Extend the Xen microcode-update patch past its last line, in the same diff format.

_Supplied passage_

________________

@@ -30,18 +30,52 @@
#include <xen/smp.h>
#include <xen/softirq.h>
#include <xen/spinlock.h>
+#include <xen/stop_machine.h>
#include <xen/tasklet.h>
#include <xen/guest_access.h>
#include <xen/earlycpio.h>
+#include <xen/watchdog.h>
+#include <asm/delay.h>
#include <asm/msr.h>
#include <asm/processor.h>
#include <asm/setup.h>
#include <asm/microcode.h>
+/*
+ * Before performing a late microcode update on any thread, we
+ * rendezvous all cpus in stop_machine context. The timeout for
+ * waiting for cpu rendezvous is 30ms. It is the timeout used by
+ * live patching
+ */
+#define MICROCODE_CALLIN_TIMEOUT_US 30000
+
+/*
+ * Timeout for each thread to complete update is set to 1s. It is a
+ * conservative choice considering all possible interference.
+ */
+#define MICROCODE_UPDATE_TIMEOUT_US 1000000
+
static module_t __initdata ucode_mod;
static signed int __initdata ucode_mod_idx;
static bool_t __initdata ucode_mod_forced;
+static unsigned int nr_cores;
+
+/*
+ * These states help to coordinate CPUs during loading an update.
+ *
+ * The semantics of each state is as follow:
+ * - LOADING_PREPARE: initial state of 'loading_state'.
+ * - LOADING_CALLIN: CPUs are allowed to callin.
+ * - LOADING_ENTER: all CPUs have called in. Initiate ucode loading.
+ * - LOADING_EXIT: ucode loading is done or aborted.
+ */
+static enum {
+ LOADING_PREPARE,
+ LOADING_CALLIN,
+ LOADING_ENTER,
+ LOADING_EXIT,
+} loading_state;
/*
* If we scan the initramfs.cpio for the early microcode code
@@ -190,6 +224,16 @@ static DEFINE_SPINLOCK(microcode_mutex);
DEFINE_PER_CPU(struct cpu_signature, cpu_sig);
/*
+ * Count the CPUs that have entered, exited the rendezvous and succeeded in
+ * microcode update during late microcode update respectively.
+ *
+ * Note that a bitmap is used for callin to allow cpu to set a bit multiple
+ * times. It is required to do busy-loop in #NMI handling.

________________

_Record extracts_
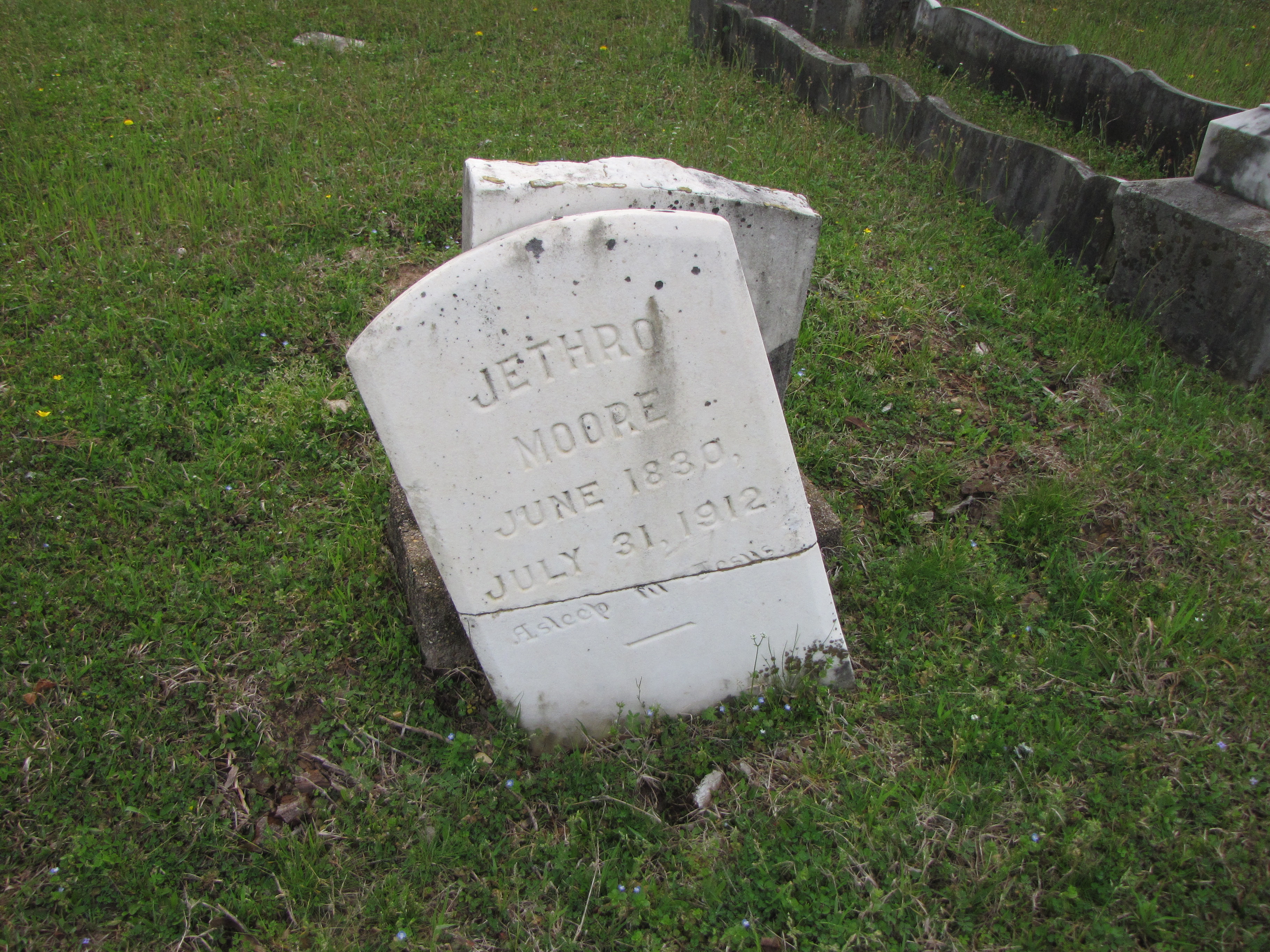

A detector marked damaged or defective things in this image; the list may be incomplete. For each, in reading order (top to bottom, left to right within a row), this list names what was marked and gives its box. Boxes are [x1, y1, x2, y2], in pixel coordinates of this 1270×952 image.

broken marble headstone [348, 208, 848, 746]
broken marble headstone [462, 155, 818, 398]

________________

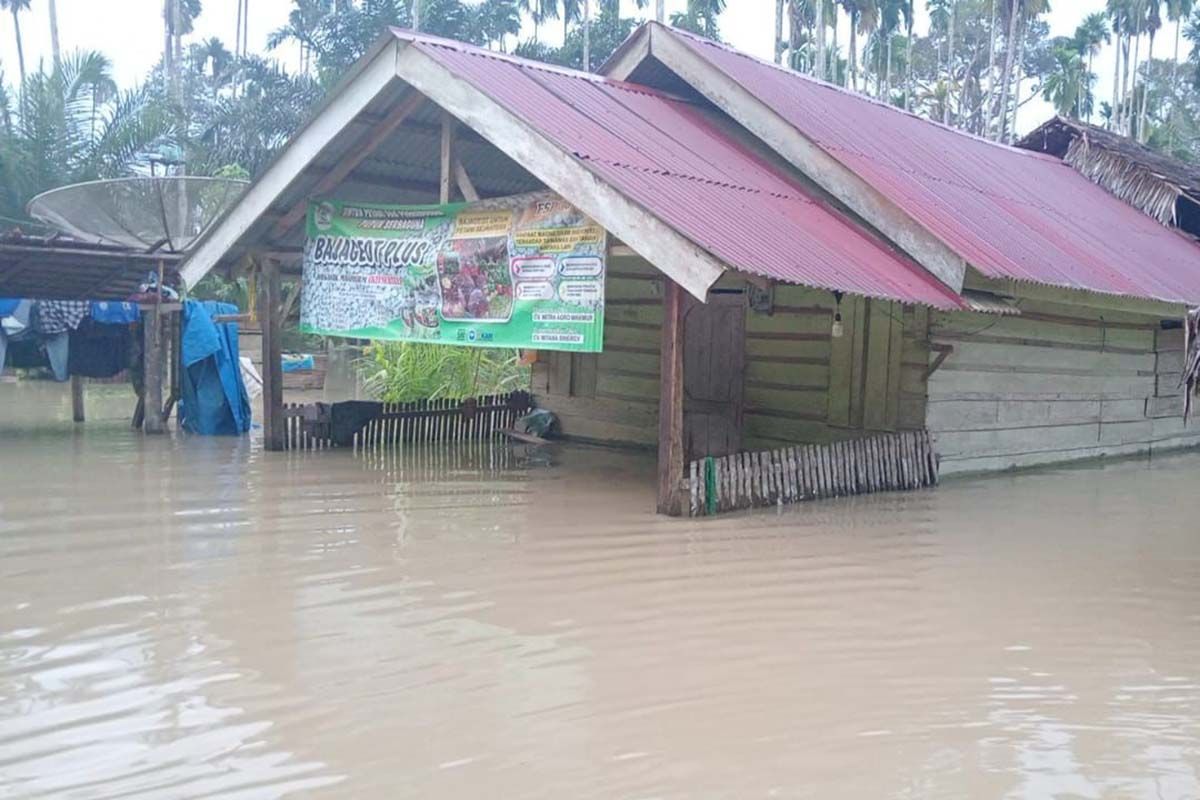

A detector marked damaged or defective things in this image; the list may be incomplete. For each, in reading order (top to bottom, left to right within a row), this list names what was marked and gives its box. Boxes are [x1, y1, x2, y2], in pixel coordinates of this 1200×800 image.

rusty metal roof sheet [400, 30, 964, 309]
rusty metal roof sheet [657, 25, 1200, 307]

________________

_Answer to the problem_
+ */
+static cpumask_t cpu_callin_map;
+static atomic_t cpu_out, cpu_updated;
+
+/*
* Return a patch that covers current CPU. If there are multiple patches,
* return the one with the highest revision number. Return error If no
* patch is found and an error occurs during the parsing process. Otherwise
@@ -231,6 +275,34 @@ static bool microcode_update_cache(struct microcode_patch *patch)
return true;
}
+/* Wait for a condition to be met with a timeout (us). */
+static int wait_for_condition(bool (*func)(const void *data), void *data,
+ unsigned int timeout)
+{
+ while ( !func(data) )
+ {
+ if ( !timeout-- )
+ {
+ printk("CPU%u: Timeout in %pS\n",
+ smp_processor_id(), __builtin_return_address(0));
+ return -EBUSY;
+ }
+ udelay(1);
+ }
+
+ return 0;
+}
+
+static bool wait_cpu_callin(const void *nr)
+{
+ return cpumask_weight(&cpu_callin_map) >= (unsigned long)nr;
+}
+
+static bool wait_cpu_callout(const void *nr)
+{
+ return atomic_read(&cpu_out) >= (unsigned long)nr;
+}
+
/*
* Load a microcode update to current CPU.
*
@@ -264,38 +336,158 @@ static int microcode_update_cpu(const struct microcode_patch *patch)
return err;
}
-static long do_microcode_update(void *patch)
+static bool wait_for_state(unsigned int state)
+{
+ while ( loading_state != state )
+ {
+ if ( state != LOADING_EXIT && loading_state == LOADING_EXIT )
+ return false;
+ cpu_relax();
+ }
+
+ return true;
+}
+
+static void set_state(unsigned int state)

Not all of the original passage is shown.